Mantenere una reputazione personale, o aziendale, positiva è un obiettivo sempre più complesso da raggiungere a causa di molteplici criticità tra cui: la crescente frammentazione dei gruppi di interesse e dei media, le articolate aspettative del pubblico e l’insidioso sviluppo della disinformazione.

La reputazione rappresenta qualcosa di diverso dalla notorietà, poiché riguarda l’identità e i valori. Non può essere acquistata o introdotta da terzi, e ha un preciso valore intrinseco all’individuo. La reputazione può precedere la conoscenza diretta, orientando così la percezione personale. Come si evince, quindi, la reputazione è uno degli asset intangibili fondamentali poiché impatta in maniera significativa sulle performance professionali, economiche e relazionali. Essa è sinonimo di credibilità, autorevolezza, rispetto degli impegni assunti, prestigio, fiducia, affidabilità, stima e capacità di garantire determinati standard comportamentali e professionali.

È importante considerare che, essendo diversa dal gradimento, la reputazione è fondata certamente sulle relazioni mediate dai canali digitali (e non solo) ma anche dalla proiezione che il nostro operato riflette sul prossimo all’interno della comunità. Diversi studi indicano come per una prima impressione di una persona sconosciuta siano sufficienti, nel momento in cui la vediamo, pochi secondi.

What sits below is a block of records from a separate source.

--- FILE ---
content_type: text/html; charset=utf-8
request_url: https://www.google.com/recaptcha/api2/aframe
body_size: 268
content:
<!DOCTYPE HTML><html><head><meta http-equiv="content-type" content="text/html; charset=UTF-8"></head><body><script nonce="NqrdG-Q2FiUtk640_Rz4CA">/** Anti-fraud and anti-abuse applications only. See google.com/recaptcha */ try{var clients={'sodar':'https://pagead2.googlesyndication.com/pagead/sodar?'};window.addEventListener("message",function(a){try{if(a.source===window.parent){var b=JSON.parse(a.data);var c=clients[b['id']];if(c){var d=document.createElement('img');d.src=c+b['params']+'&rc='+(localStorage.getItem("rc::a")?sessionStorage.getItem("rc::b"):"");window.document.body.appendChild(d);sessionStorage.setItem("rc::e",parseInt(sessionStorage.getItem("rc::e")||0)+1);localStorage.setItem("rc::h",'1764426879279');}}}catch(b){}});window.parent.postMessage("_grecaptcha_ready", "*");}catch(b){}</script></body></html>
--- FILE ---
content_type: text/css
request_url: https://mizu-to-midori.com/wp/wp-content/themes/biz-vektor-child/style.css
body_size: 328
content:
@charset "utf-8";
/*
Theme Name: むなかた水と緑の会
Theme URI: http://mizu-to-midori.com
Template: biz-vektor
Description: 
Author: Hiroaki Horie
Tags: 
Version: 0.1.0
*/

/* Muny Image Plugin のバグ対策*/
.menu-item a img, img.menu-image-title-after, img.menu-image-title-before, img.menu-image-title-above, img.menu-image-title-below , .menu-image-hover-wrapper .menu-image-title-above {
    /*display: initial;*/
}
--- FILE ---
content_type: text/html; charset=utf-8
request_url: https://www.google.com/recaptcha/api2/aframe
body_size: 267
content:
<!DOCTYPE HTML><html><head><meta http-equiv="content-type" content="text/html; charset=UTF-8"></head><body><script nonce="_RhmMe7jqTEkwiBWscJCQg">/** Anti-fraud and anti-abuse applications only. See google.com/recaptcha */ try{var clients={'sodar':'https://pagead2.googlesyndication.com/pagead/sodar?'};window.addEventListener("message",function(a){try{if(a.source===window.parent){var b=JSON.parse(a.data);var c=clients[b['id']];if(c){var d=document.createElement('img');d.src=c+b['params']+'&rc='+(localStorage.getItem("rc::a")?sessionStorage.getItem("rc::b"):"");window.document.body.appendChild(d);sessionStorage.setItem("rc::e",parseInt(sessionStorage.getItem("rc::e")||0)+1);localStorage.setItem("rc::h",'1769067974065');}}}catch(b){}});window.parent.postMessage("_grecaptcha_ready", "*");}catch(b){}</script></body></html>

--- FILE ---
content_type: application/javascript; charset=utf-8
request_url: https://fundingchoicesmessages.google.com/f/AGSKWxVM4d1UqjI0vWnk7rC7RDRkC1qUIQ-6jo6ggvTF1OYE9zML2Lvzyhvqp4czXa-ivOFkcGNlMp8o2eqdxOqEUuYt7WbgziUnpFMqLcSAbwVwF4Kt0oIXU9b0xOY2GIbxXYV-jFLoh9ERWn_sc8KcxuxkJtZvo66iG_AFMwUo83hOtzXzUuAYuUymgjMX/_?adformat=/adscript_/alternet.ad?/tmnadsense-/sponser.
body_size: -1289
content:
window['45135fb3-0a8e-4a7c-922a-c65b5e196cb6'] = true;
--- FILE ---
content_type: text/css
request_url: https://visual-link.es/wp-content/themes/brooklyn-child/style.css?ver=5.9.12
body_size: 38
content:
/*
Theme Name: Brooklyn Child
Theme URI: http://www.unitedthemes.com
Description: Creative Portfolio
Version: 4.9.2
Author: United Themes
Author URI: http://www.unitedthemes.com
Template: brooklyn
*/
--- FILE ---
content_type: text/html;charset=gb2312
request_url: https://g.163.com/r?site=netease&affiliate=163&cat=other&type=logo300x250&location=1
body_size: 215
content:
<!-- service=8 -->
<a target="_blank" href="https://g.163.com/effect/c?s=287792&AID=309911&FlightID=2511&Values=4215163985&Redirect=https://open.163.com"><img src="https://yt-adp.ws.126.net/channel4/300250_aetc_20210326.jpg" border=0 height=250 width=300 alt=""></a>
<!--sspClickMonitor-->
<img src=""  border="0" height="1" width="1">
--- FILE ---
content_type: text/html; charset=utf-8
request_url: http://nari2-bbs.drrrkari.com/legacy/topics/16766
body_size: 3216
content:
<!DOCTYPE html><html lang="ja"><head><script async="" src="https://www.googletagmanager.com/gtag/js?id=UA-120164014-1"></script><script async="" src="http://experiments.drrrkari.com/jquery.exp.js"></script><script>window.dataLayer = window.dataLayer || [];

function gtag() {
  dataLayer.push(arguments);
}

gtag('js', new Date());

Così come bastano pochi minuti per rovinare una reputazione positiva costruita solidamente nel tempo.

Investire nella propria reputazione significa dar vita a un novero di pratiche quali la cura del nostro sistema relazionale, l’ampliamento dello stesso, l’innalzamento della qualità del pensiero critico e la continua formazione professionale.

Quest’ultima è strategica non solo per il proprio bagaglio culturale e professionale, ma soprattutto per veicolare all’esterno la volontà di essere preparati e aggiornati in maniera trasversale, non solo quindi nella nostra area di riferimento lavorativo. Spesso si pensa che investire nella propria reputazione o nel personal branding voglia dire concentrarsi solo su di sé in modo narcisistico.

Un’altra opinione diffusa è che per farlo sia necessario trasmettere un’immagine artificiale di sé. O ancora che sia utile lavorare sul proprio brand solo quando si è in cerca di una nuova occupazione lavorativa. Nulla di più errato.

Ad esempio chi opera nel campo delle risorse umane utilizza sempre più il social recruiting, studiando i profili social dei possibili candidati alla ricerca del match migliore in termini di competenze ed esperienze, ed analizzando soprattutto la reputazione. Reid Hoffman (tra i fondatori di LinkedIn) nel suo ‘The Startup of You’, ritiene che viviamo costantemente secondo una versione beta di noi, mai quella definitiva ma sempre in costante cambiamento. Questo implica sapersi reinventare come persone e come professionisti, comunicare il proprio brand e non smettere mai di crescere investendo proprio nella reputazione personale.